Microtissues in hanging drops mimic organ system

The drops are continuously supplied with nutrient solution, which is pumped into the channels. A rim structure around the edge of the channel prevents liquid from escaping and the platform from being flooded. The nutrient solution is supplied in a way that the drop size remains the same. If too much solution were to be pumped in, the drops would drip off. Frey designed the system without an airtight lid, which makes the new platform much easier to fabricate and operate. However, the cell cultures still need to be stored in an incubator at controlled temperature and high humidity levels.

Body-on-a-chip vision realised

The researchers can also feed active substances to be tested into the system in defined concentrations via supply lines. Thanks to the arrangement of these feed lines, channels, and drops, different substance concentrations can be produced from one microtissue series to the next so that a concentration gradient develops across the entire platform.

This “hanging” microfluidic system, which has just been presented in Nature Communications, enables the BSSE researchers to organise several spheroids of different cell types in the orders in which they are found in the body and expose them to different concentrations of a substance. The system enables the scientists to simulate a multi-organ system realistically on a single platform. “We realised a body-on-a-chip system relatively easily,” says a delighted Frey, who has been working on the test platform for two years.

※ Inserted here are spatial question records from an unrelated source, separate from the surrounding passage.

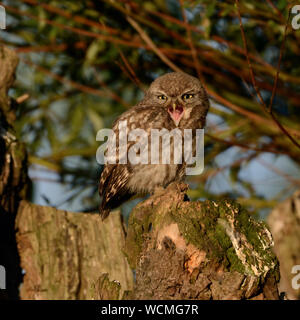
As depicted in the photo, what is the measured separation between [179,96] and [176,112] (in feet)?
0.51

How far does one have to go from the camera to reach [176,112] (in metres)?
4.20

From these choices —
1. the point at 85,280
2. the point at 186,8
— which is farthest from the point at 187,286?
the point at 186,8

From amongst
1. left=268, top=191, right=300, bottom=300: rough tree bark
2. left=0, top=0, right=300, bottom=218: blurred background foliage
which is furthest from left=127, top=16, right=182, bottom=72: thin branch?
left=268, top=191, right=300, bottom=300: rough tree bark

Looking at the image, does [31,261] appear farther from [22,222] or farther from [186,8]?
[186,8]

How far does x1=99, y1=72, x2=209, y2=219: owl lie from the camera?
4086 millimetres

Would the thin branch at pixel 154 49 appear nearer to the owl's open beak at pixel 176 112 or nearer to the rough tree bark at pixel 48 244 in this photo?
the owl's open beak at pixel 176 112

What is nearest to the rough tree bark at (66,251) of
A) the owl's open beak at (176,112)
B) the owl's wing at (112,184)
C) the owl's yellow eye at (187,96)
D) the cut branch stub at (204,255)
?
the owl's wing at (112,184)

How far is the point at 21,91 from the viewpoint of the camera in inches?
230

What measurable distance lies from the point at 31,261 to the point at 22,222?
1.04 feet

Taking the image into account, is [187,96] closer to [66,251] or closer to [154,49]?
[154,49]

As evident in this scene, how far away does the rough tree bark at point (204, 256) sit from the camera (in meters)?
2.74

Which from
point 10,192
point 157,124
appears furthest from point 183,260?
point 10,192

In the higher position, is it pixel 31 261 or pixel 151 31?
pixel 151 31
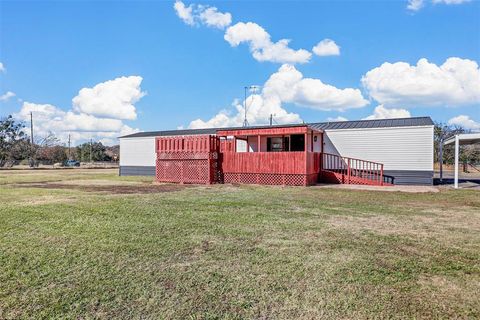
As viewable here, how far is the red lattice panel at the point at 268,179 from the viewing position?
47.8 ft

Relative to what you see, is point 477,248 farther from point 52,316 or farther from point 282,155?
point 282,155

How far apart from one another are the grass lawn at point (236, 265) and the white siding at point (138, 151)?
1567cm

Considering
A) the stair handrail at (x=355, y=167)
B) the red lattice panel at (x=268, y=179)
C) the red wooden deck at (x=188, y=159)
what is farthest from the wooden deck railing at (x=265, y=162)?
the stair handrail at (x=355, y=167)

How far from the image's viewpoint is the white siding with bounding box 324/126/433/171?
1479cm

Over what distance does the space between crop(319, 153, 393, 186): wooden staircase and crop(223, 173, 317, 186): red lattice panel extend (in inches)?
39.6

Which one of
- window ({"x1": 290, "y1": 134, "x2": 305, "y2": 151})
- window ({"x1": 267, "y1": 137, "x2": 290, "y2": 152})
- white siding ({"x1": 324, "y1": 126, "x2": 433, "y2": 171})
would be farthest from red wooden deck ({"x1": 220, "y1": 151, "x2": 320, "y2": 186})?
window ({"x1": 267, "y1": 137, "x2": 290, "y2": 152})

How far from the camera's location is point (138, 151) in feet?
75.5

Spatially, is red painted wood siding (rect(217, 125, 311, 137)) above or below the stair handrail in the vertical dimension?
above

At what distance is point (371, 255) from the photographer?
4.14 meters

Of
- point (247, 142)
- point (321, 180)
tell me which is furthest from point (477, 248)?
point (247, 142)

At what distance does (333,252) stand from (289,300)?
1.55 metres

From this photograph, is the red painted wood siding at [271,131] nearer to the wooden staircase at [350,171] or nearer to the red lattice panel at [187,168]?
the red lattice panel at [187,168]

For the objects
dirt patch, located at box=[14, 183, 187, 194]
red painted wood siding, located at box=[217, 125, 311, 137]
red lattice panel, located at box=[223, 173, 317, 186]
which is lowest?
dirt patch, located at box=[14, 183, 187, 194]

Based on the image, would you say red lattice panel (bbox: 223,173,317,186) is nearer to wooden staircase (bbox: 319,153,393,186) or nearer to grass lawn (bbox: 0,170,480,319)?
wooden staircase (bbox: 319,153,393,186)
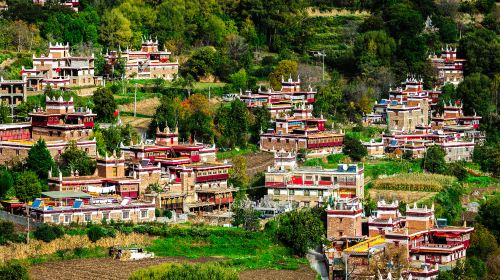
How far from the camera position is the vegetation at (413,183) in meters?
67.6

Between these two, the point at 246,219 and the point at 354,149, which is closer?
the point at 246,219

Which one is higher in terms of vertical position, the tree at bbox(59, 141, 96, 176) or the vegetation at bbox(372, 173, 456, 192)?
the tree at bbox(59, 141, 96, 176)

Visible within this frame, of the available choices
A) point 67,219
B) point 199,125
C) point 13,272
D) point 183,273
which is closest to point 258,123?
point 199,125

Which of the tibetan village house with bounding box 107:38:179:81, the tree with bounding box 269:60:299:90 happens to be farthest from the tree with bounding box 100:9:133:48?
the tree with bounding box 269:60:299:90

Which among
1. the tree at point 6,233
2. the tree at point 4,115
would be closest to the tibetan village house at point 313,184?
the tree at point 4,115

Liver cells connected to cancer cells

The initial tests on liver and cancer cell spheroids were promising. In one series, Frey and his team inserted liver cells into the first three drops and cancer cells into the fourth. After the cells had organised themselves into spheroids, he fed a cytostatic agent, i.e., a substance that inhibits cell growth, into the test setup in different concentrations for each set of microtissues.

The agent only kills off cancer cells if liver cells activate it beforehand – an effect the researchers were able to recreate. At the same time, they could observe the concentration at which the toxin affects the cancer cells and the point, at which the liver also begins to suffer. As expected, if there were no liver cells in the microfluidic system, the drug did not affect the cancer cell growth at the respective concentration.

Patent pending for the system

Frey and his team have applied for a patent for their new test platform, which can be produced relatively easily and at low cost by using a replication method. The fabrication requires a negative master form, made of silicon, which is produced in a cleanroom. Multiple casts of it can then be made with a polymer. For large quantities, an injection moulding technique can also be used, where the pieces only cost a few cents. The Basel-based researchers developed the production of the microtissues for the platform in collaboration with InSphero, a D-BSSE spin-off.

Pharmaceutical companies that are looking to test new substances for efficacy and undesired side-effects may be particularly interested in the new system, as it enables to conduct such testing in a quick, flexible and straightforward way. “Our system is attractive for pharmaceutical companies, because it gives them a realistic idea of whether a new substance might be harmful already at an early stage in the drug development process,” stresses Frey. How and whether a new heart drug affects the liver, for instance, can be tested in an early phase.

The researchers are now looking to equip their hanging drop platform with sensors that can measure metabolic products in the drops and that should enable a continuous data read out. The sensors are intended to measure lactate or glucose, for instance. “The chip production might well be a little bit more costly through sensor integration, but this kind of platform will provide us with a lot more information,” says Andreas Hierlemann.